Chemische Reaktionen mit dem Speichel, genauer gesagt mit oralen Bakterien, sorgen für schwefelhaltige Verbindungen, die sich in Geruch und Geschmack niederschlagen. Eine hohe Konzentration solcher Verbindungen dürfte den Hauptausschlag dazu geben, dass viele Kinder streiken, wenn Karfiol und Co auf dem Teller liegen.

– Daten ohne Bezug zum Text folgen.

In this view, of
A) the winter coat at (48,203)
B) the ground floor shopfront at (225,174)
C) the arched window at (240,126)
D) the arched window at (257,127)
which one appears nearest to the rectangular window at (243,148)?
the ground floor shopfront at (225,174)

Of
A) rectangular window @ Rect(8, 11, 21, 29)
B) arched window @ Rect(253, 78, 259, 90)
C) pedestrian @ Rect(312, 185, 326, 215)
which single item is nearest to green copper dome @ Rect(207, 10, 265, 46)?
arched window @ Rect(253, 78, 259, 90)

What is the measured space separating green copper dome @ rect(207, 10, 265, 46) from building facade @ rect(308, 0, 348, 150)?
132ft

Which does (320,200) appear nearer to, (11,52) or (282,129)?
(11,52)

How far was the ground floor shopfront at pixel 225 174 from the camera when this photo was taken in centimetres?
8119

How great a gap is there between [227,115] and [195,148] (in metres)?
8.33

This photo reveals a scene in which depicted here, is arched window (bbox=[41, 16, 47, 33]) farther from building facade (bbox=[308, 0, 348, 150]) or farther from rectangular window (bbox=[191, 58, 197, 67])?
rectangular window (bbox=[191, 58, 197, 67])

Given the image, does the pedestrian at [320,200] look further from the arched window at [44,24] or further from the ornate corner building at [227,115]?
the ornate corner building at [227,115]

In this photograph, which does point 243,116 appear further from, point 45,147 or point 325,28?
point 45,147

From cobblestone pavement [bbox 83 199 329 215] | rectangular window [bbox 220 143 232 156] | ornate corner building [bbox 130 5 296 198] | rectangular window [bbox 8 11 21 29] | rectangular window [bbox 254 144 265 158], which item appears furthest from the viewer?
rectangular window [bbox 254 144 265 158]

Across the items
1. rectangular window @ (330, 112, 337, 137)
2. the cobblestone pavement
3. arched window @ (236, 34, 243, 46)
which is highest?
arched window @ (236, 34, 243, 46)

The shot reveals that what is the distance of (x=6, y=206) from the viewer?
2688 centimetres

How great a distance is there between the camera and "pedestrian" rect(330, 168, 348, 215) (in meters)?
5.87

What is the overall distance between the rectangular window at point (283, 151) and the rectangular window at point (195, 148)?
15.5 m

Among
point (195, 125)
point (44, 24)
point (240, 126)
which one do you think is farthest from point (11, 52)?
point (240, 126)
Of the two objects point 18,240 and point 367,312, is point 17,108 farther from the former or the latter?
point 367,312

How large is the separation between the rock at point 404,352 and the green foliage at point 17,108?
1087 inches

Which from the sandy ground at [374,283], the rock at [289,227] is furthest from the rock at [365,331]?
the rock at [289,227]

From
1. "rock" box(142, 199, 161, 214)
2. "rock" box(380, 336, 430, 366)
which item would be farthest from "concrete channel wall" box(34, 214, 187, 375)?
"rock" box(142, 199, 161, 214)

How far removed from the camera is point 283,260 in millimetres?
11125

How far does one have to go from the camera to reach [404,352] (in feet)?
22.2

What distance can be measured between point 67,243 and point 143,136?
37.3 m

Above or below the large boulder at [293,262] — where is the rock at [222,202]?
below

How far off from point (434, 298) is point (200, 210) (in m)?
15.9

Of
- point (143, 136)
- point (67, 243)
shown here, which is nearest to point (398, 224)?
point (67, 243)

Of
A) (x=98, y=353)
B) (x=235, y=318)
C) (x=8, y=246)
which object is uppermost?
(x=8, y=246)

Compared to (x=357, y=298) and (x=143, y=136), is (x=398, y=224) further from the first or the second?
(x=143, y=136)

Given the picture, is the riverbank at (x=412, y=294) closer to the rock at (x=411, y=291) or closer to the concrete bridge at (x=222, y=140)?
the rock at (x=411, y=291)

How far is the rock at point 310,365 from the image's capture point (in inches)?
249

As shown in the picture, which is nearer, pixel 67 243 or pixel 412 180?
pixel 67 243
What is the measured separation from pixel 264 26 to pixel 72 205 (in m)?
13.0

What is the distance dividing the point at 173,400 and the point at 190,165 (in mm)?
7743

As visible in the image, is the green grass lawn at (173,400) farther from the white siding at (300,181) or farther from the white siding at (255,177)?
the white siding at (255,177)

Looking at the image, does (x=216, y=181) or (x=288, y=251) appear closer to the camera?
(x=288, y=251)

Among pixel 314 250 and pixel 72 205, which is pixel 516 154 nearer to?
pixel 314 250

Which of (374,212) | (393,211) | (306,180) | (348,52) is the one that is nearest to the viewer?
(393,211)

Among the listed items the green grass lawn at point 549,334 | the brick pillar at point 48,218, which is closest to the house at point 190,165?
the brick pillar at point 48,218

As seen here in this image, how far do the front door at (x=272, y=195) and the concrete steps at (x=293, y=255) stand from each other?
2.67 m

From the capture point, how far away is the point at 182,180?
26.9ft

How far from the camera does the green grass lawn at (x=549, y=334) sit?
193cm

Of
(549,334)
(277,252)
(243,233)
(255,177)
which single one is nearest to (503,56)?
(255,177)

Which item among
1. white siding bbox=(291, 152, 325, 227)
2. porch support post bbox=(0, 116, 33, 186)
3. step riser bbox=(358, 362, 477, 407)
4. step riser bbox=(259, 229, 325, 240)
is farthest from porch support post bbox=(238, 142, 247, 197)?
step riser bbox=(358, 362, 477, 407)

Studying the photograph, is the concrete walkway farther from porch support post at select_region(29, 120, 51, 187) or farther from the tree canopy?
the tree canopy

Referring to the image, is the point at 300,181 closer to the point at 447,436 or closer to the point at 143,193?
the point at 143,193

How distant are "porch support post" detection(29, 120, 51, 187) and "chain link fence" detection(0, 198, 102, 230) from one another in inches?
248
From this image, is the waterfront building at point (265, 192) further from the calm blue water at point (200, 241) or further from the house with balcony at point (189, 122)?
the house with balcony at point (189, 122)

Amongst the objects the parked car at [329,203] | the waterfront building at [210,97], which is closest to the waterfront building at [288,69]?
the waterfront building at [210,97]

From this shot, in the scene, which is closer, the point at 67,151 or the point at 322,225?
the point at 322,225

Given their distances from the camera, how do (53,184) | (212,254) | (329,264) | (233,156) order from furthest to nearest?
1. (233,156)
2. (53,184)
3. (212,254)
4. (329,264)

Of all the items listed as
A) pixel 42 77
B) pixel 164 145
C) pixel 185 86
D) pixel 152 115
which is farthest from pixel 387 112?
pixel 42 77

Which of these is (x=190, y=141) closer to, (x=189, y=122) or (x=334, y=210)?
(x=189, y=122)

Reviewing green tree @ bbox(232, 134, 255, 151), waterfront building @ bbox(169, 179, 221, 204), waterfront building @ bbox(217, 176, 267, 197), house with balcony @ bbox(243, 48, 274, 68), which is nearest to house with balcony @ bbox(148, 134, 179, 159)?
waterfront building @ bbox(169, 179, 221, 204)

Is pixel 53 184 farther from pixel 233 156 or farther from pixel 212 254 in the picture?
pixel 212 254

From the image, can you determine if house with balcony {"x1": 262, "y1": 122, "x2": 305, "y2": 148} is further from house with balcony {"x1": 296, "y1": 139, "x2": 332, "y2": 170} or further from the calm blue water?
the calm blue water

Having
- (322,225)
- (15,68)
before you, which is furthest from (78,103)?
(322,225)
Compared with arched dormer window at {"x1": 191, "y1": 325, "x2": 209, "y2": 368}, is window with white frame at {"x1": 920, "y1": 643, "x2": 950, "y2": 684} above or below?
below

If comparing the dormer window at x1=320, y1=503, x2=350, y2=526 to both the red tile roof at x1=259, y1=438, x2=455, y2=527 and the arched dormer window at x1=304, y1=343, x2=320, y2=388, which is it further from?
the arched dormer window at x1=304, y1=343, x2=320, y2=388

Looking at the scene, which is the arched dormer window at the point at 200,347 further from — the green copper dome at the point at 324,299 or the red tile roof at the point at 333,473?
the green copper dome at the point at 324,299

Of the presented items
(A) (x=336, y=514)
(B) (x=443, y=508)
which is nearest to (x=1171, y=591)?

Fauler Geruch, fitte Geschmacksnerven

Für ihre Studie identifizierten Frank und Kollegen zunächst die wichtigsten geruchsaktiven Verbindungen in rohem sowie gedünstetem Karfiol und Brokkoli. Diese wurden dann von 98 Eltern-Kind-Paaren bewertet, wobei die Kinder zwischen sechs und acht Jahre alt waren. Am schlechtesten schnitt Dimethyltrisulfid ab, eine chemische Verbindung, die faul und schwefelig riecht.

Anschließend ließen die Wissenschafter Speichelproben mit Karfiol reagieren und untersuchten die dabei entstandenen Verbindungen. Dabei zeigten sich große Unterschiede bei den Studienteilnehmern, was die Forscher auf das individuelle Mikrobiom – die Gesamtheit der Mikroorganismen – im Mund zurückführen.

Es zeichnete sich aber eine klare Tendenz ab: Kinder, deren Speichel hohe Mengen an flüchtigen Schwefelverbindungen produzierte, hassten Kohlgemüse zumeist. Anders sah das allerdings bei Erwachsenen mit hohen Konzentrationen schwefelhaltiger Kohlverbindungen aus, bei ihnen zeigte sich keine auffällige Abneigung gegen Kohlgemüse. Die Forscher schließen daraus, dass die Geschmacksnerven im Lauf der Zeit "abstumpfen" beziehungsweise sich an die Schwefelverbindungen gewöhnen. Ob diese Information Kinder am Mittagstisch zu überzeugen vermag? (dare, 24.9.2021)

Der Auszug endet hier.